» Exercise
Only the text belongs in the copy. Transcribe the data exactly and drop any pictures.

» Data excerpt
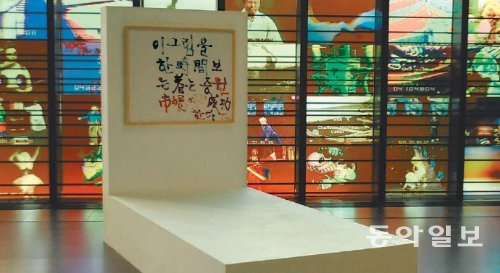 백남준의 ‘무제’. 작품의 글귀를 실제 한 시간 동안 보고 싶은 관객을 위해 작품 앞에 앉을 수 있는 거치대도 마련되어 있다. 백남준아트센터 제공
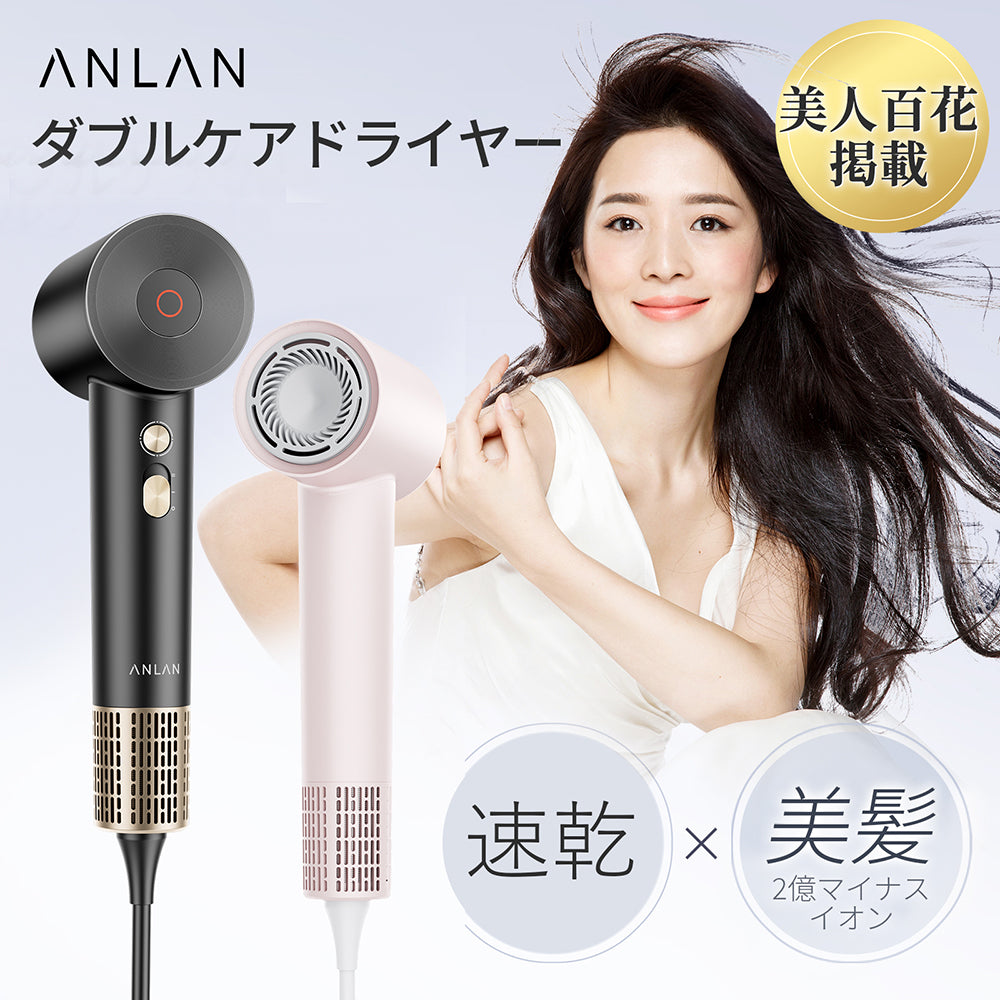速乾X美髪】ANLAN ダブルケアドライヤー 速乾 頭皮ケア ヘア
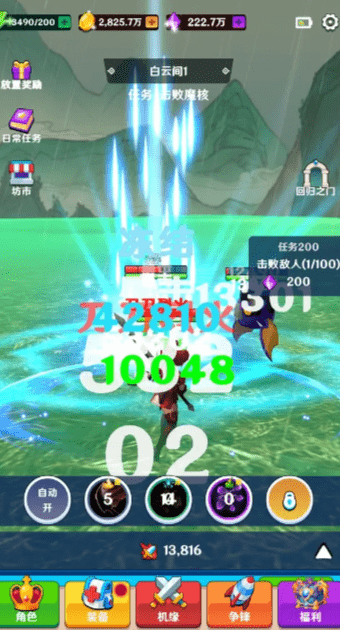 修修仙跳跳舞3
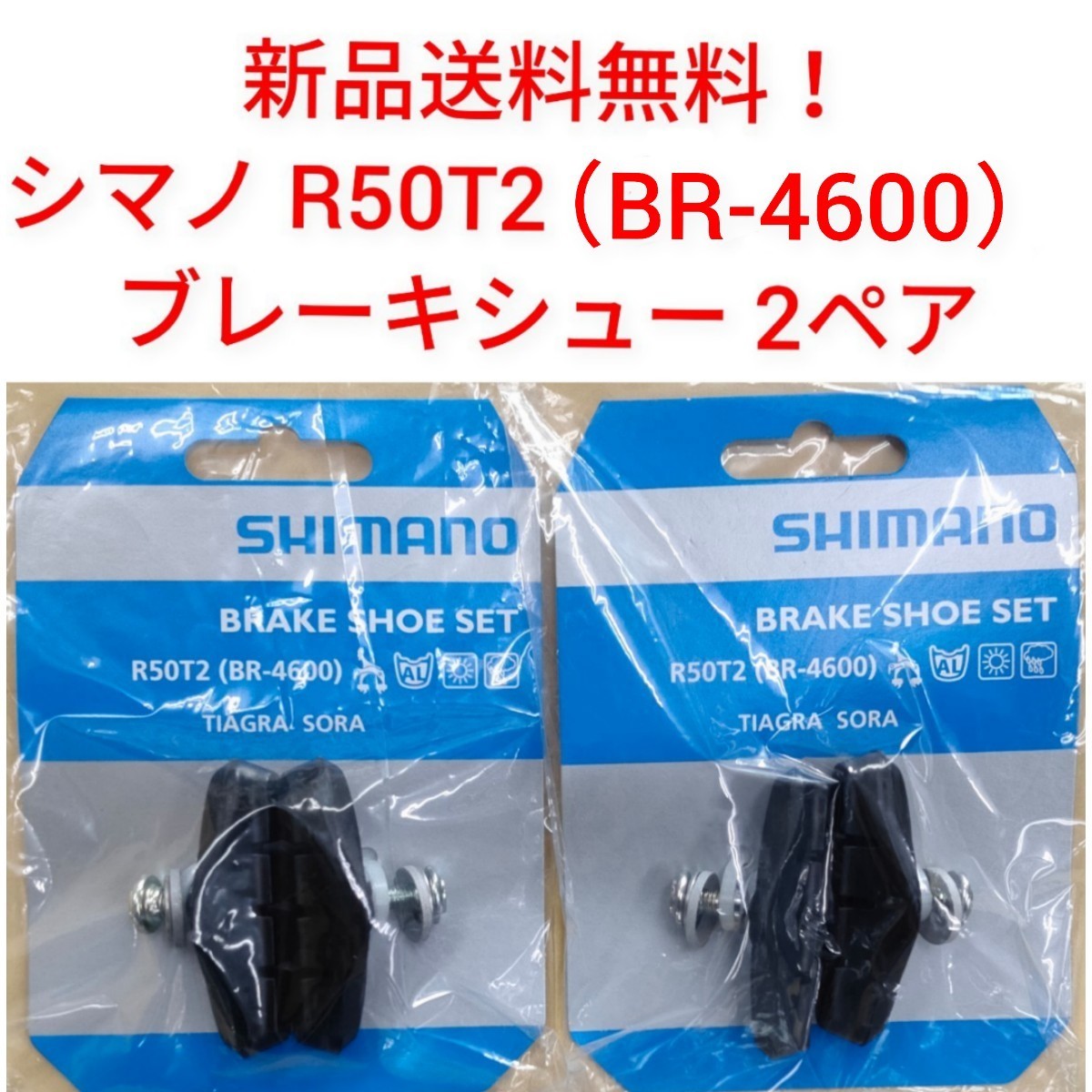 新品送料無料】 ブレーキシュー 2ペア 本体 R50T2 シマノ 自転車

» Exercise response
 백남준의 ‘무제’. 작품의 글귀를 실제 한 시간 동안 보고 싶은 관객을 위해 작품 앞에 앉을 수 있는 거치대도 마련되어 있다. 백남준아트센터 제공
速乾X美髪】ANLAN ダブルケアドライヤー 速乾 頭皮ケア ヘア
 修修仙跳跳舞3
 新品送料無料】 ブレーキシュー 2ペア 本体 R50T2 シマノ 自転車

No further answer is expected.